Quand il se dresse devant nous par écrans interposés, depuis le porche d'une maison victorienne de Floride où il s'accorde quelques jours de vacances avant de rejoindre la France pour Quais du polar - dont il est l'un des invités d'honneur -, on sent que se remémorer la période du premier Mitch le plonge dans la nostalgie. Petit avocat du Mississippi se rêvant écrivain, il vivait déjà avec Renee, sa compagne de toujours. Le succès immédiat de La Firme lui permit de quitter son travail. Celui qui est aujourd'hui l'un des plus gros vendeurs de livres aux États-Unis préfère le « on » au « je », car comme Columbo il associe souvent sa femme. Un Columbo version américano-proprette - chemise blanche et regard azur - qui répond avec humilité à nos questions.

LA TRIBUNE DIMANCHE - Pourquoi avoir attendu trente ans avant de retrouver Mitch McDeere ?

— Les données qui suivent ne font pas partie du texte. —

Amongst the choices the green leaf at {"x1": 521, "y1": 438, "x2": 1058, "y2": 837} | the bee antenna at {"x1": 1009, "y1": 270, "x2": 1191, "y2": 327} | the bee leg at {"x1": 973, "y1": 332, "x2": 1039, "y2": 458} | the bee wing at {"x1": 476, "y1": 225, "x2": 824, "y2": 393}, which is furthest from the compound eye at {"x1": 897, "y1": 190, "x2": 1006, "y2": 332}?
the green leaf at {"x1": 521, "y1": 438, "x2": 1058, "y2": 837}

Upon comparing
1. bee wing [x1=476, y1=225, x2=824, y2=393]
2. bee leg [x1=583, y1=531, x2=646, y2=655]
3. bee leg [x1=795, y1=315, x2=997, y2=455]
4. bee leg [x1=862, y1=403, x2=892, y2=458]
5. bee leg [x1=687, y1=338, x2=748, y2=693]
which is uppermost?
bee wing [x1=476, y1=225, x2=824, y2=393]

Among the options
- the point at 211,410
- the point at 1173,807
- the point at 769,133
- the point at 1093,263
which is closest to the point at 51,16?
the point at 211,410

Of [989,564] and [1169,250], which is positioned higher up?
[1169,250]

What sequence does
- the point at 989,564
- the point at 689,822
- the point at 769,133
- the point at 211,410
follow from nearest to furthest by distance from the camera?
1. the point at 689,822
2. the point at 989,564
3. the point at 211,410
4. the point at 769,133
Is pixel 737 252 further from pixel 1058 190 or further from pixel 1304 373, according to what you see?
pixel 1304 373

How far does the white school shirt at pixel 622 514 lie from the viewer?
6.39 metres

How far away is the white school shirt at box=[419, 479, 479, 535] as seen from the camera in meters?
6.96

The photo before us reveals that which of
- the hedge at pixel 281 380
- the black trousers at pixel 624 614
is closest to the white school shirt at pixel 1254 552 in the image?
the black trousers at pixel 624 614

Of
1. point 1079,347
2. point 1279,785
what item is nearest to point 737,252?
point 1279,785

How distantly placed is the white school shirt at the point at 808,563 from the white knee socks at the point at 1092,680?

JOHN GRISHAM - Mitch n'a jamais été bien loin, mais j'attendais la bonne histoire et une disponibilité d'esprit pour m'y consacrer. Après le succès de La Firme, j'ai écrit plus d'un nouveau roman par an, j'avais tellement d'histoires à raconter ! Tout s'est aligné quand un ami avocat m'a parlé d'un dossier qu'il avait traité entre la Libye et une entreprise de construction turque...

Le succès de La Firme tient beaucoup à celui du film avec Tom Cruise. Est-ce que l'adaptation cinématographique a changé votre regard sur votre propre livre ?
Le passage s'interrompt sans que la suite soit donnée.